To ensure clarity in sub-nanometer imaging, the team devised two tests for a microscope’s interferometer. To characterize the long-term stability of the interferometer hardware and electronics, they constructed a cryogenic system and cooled a test cavity to a liquid nitrogen temperature. Data gathered from this vacuum chamber over 40 hours showed a thermal drift of 1.25 nanometers, due to the slow boiling off of liquid nitrogen. The second test for the interferometer is a resolution test. To verify the amount of noise the interferometer would encounter, they constructed a test bench enclosed in an insulating box and equipped with sound absorbing foam to reduce acoustic noise. At ambient temperature, thermal and pressure fluctuations increased the background noise to about 1 nanometer.

To use these tests, the Hard X-ray Nanoprobe (HXN) team and their collaborators from Argonne National Laboratory and Diamond Light Source (UK) designed and constructed a prototype scanning fluorescence microscope that focuses an x-ray beam using multilayer Laue lenses. They performed stability, resolution and thermal drifts tests on the microscope at the Nanopositioning Laboratory at NSLS-II. Once they had minimized distortion due to possible changes of ambient temperature, pressure, thermal drifts and outside motion, they put the microscope to the test. 

By imaging gold test patterns to verify the instrument’s capabilities at Diamond Light Source, the team showed that their systematic approach and careful analysis of individual components of the instrument produced a prototype microscope with excellent stability. Not only will this microscope be useful, said Yong Chu, the HXN group leader, but the method will offer others an approach to overcome the technical challenges of nanometer-scale spatial resolution x-ray microscopy in the hard x-ray regime. 

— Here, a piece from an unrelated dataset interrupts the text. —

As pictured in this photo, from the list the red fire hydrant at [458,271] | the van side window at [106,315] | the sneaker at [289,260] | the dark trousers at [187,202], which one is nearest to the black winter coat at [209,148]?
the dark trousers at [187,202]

“The approach we worked out is applicable for many x-ray microscopes to be built,” said Hanfei Yan, an HXN beamline scientist and a co-author of the paper. “A lot of the design work for this system originates from the construction of a prototype system which is featured on the cover of Review of Scientific Instruments, March 2013.”

A more advanced x-ray microscope, based on experienced gained from the prototype instrument, will be installed at the HXN beamline at NSLS-II, which is designed to explore new frontiers in hard x-ray microscopy and enable scientists to discern structures at ever-smaller spatial scales, with the possibility of reaching even smaller than a billionth of a meter.

This research was funded by the National Synchrotron Light Source II and the U.S. Department of Energy.